## EXERCISE DESCRIPTION
Please rewrite all the entries below with "camera" substituted by "viewer" and everything else unchanged, leaving out the pictures.

--- begin DATA SHOWN ---

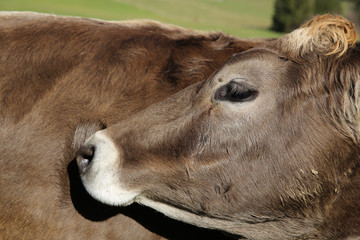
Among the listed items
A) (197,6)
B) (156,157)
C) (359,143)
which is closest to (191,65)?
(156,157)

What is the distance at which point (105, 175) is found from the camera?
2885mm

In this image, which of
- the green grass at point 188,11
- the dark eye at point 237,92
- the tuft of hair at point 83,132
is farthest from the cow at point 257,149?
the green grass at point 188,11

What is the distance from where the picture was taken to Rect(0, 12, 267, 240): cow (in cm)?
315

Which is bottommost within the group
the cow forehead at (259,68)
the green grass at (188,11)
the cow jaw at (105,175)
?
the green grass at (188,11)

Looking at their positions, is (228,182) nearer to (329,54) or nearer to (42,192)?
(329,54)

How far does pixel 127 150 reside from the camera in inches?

--- end DATA SHOWN ---

## RESULT FOR THIS EXERCISE
Among the listed items
A) (197,6)
B) (156,157)
C) (359,143)
which is closest to (191,65)?
(156,157)

What is the distance at which point (105, 175) is found from the viewer?
2885mm

In this image, which of
- the green grass at point 188,11
- the dark eye at point 237,92
- the tuft of hair at point 83,132
is farthest from the cow at point 257,149?
the green grass at point 188,11

What is the distance from where the picture was taken to Rect(0, 12, 267, 240): cow (in cm)?
315

Which is bottommost within the group
the cow forehead at (259,68)
the green grass at (188,11)
the cow jaw at (105,175)
?
the green grass at (188,11)

Looking at their positions, is (228,182) nearer to (329,54) or nearer to (42,192)?
(329,54)

How far does pixel 127 150 reside from the viewer in inches?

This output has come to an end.